_Provided text_:
***

But not just that. “The Pope also assured us of his benedictory greeting.” “None of us could have imagined anything like this,” stated the Kairos representative, highlighting how, by contrast, the Archbishop of Florence, Giuseppe Betori, “always refused to even meet with us, claiming that if he did we would be legitimized as homosexuals.” Now Pope Francis actually sends us his benediction, and who knows whether his subsequent remarks about homosexuals (“Who am I to judge gays?” uttered on a plane coming back from Rio de Janeiro, and then the explosive words to Civiltà Cattolica [Catholic Civilization, a Roman Jesuit periodical]: “When God looks at a homosexual person, does he approve of his existence with affection, or does he reject him and condemn him? The person must always be considered”) might not actually be due to this exchange of letters.

In the meantime, the prisoners at Sollicciano [a Florentine prison] wrote a letter to Bergoglio (delivered directly to him in the final days of the prison chaplain don Vincenzo Russo), in which they described the ordeals of prison life and invited him to visit them, possibly on the occasion of the National Church Convention of the CEI [Italian Episcopal Conference], to be held in Florence in 2015 and where the pontiff’s presence is expected.

***

_Supplied entries_:

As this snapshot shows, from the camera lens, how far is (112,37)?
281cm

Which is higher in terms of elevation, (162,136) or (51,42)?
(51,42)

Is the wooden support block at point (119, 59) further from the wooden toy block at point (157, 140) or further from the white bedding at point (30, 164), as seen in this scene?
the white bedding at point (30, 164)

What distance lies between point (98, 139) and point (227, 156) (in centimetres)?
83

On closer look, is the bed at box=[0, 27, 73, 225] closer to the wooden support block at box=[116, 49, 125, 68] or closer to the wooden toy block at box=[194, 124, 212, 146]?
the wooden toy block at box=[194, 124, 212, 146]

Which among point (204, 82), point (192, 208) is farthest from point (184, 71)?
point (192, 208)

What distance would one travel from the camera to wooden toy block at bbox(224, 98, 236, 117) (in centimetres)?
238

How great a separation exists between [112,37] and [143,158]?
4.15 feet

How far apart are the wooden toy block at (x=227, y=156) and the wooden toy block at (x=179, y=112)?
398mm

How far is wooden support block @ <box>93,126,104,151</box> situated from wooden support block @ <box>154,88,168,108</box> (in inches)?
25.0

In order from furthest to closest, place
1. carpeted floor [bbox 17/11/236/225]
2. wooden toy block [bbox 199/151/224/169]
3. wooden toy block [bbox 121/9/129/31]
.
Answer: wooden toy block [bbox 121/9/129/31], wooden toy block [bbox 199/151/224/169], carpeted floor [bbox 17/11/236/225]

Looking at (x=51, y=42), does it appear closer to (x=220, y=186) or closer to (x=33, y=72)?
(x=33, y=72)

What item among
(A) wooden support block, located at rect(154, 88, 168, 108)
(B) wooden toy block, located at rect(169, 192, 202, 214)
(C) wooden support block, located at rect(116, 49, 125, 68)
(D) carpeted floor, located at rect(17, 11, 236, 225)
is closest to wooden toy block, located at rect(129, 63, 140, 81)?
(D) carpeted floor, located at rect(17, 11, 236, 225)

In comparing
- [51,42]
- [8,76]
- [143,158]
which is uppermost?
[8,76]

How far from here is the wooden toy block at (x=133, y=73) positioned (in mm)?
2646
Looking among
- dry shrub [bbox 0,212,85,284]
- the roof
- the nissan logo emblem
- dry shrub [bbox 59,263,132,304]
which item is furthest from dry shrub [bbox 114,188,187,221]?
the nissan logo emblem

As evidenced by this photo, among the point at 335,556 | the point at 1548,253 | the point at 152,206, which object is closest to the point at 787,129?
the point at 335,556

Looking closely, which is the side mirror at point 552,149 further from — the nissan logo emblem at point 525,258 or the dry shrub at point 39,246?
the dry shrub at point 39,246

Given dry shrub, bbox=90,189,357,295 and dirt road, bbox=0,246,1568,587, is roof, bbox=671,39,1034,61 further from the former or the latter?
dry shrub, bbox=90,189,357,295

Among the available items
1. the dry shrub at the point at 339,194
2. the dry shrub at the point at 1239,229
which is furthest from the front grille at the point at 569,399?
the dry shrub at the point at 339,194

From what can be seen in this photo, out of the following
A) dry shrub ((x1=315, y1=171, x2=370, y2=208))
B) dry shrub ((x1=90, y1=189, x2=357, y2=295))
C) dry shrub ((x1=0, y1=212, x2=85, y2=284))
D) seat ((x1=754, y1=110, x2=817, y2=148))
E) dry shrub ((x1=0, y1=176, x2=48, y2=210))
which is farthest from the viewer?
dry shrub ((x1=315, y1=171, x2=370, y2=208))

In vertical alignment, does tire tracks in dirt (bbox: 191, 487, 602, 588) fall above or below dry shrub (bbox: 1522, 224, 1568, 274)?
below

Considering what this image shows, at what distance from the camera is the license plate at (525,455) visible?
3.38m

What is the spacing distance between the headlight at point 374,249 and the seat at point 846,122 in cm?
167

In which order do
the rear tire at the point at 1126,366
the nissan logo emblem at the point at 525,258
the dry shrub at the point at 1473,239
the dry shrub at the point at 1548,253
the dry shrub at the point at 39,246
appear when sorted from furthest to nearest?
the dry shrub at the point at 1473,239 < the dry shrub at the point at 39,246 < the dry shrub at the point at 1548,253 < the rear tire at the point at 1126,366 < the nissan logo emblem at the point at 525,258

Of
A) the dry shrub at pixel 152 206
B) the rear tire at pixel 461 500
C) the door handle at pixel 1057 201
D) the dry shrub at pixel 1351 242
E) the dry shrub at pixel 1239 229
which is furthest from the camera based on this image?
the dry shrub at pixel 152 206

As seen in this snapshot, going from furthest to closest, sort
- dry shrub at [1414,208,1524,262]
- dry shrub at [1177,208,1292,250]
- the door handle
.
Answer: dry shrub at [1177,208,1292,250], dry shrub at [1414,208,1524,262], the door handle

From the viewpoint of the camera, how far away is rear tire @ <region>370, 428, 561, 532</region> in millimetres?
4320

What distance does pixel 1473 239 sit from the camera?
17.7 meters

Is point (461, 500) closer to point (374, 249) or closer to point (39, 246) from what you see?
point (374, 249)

***

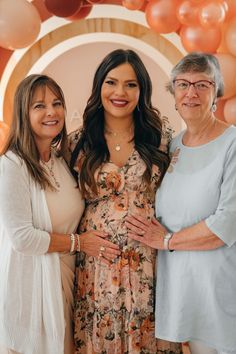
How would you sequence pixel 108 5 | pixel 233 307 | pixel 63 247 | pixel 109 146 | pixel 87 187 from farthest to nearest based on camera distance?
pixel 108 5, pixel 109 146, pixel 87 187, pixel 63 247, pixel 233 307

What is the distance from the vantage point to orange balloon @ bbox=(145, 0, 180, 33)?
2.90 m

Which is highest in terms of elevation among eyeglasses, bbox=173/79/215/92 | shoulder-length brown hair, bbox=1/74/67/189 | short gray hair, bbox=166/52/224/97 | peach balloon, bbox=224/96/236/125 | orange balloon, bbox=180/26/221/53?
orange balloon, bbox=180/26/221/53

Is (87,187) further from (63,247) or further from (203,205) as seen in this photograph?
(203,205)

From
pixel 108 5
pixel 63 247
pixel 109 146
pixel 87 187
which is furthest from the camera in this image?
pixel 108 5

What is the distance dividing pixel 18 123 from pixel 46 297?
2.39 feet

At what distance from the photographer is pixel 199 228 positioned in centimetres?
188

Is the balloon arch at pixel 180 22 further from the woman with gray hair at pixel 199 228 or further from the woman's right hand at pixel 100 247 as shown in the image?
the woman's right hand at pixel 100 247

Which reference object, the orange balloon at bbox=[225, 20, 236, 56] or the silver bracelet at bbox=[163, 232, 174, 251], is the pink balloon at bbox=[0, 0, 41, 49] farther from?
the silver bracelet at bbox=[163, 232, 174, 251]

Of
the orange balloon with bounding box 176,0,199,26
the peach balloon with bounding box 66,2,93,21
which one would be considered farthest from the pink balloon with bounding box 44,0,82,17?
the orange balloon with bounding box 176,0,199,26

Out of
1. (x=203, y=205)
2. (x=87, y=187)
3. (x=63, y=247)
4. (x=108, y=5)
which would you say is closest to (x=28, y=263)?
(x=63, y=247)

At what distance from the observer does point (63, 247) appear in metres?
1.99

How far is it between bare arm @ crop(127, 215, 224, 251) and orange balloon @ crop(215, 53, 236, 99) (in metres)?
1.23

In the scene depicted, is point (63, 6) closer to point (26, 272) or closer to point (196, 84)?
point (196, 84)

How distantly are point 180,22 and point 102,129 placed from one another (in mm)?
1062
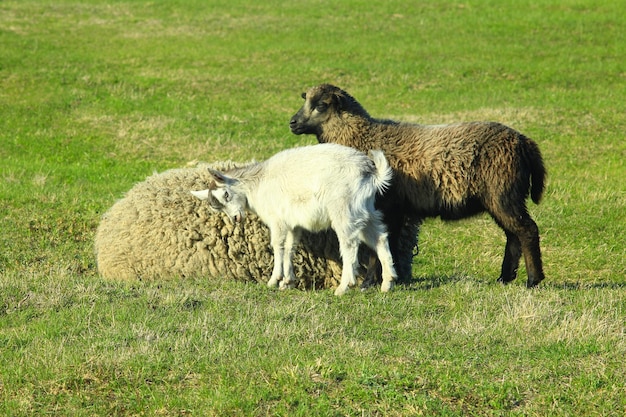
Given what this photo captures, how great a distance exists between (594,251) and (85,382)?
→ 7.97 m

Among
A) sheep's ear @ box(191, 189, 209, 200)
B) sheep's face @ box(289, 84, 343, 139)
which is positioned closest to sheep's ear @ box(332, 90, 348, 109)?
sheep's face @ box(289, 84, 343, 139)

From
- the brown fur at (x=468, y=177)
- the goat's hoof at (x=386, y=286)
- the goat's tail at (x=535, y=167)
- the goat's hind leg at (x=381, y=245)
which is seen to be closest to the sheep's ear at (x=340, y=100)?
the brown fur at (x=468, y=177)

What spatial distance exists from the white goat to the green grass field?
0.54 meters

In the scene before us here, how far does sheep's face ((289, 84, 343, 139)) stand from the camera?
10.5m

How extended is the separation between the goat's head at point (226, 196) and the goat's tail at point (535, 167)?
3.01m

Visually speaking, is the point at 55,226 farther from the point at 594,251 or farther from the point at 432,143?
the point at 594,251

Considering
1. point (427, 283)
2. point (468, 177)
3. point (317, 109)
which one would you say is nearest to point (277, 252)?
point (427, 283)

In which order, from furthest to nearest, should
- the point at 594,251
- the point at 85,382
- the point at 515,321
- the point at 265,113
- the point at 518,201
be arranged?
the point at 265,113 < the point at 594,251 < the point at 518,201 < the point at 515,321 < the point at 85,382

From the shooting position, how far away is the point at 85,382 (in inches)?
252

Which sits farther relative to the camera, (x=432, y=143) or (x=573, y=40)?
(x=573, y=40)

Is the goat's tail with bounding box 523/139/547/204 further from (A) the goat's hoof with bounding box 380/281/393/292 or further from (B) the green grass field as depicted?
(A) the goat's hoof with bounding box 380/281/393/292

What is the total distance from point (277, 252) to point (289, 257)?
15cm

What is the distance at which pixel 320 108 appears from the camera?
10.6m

***

_Tasks and exercises_:
**a)** Summarize the text on Pope Francis in two sentences.
**b)** Proceed with the text on Pope Francis, starting after its final sentence.
The material in the two blocks is separate from the text on Pope Francis.

_Numbered responses_:
**a)** A Kairos representative said the group never imagined receiving the Pope's benedictory greeting, since the Archbishop of Florence, Giuseppe Betori, had always refused even to meet them, and the text wonders whether Pope Francis's later remarks about homosexuals might be due to that exchange of letters. Meanwhile, prisoners at Sollicciano wrote to Bergoglio describing the ordeals of prison life and inviting him to visit, possibly during the CEI National Church Convention to be held in Florence in 2015.

**b)**
Now, even the Community of Piagge is addressing the Pope: “The climate has changed, and now those who want something different for the Church must stay with the Pope,” recognizes don Alessandro Santoro. “As a Community,” he explains, “we feel liberated from the many doctrinal snares of the past, and Pope Francis demonstrates how it is possible to go from mere doctrinal obedience to faith in the life of people.” Which “doesn’t mean that the Church can’t have its doctrine, provided that man with his suffering is at the center, as the Gospel says.” From this came the idea (on the occasion of the fourth anniversary, on October 27, of the celebration of the religious marriage of a man to a woman who had been born a man, which cost Santoro his job in Piagge), to write to the Pope “to talk to him about our Community, about what we are doing and why we are doing it, and to ask him what he thinks of the disapproval and blame we have suffered” (in addition to marriage, communion is also offered to gays and remarried divorcees).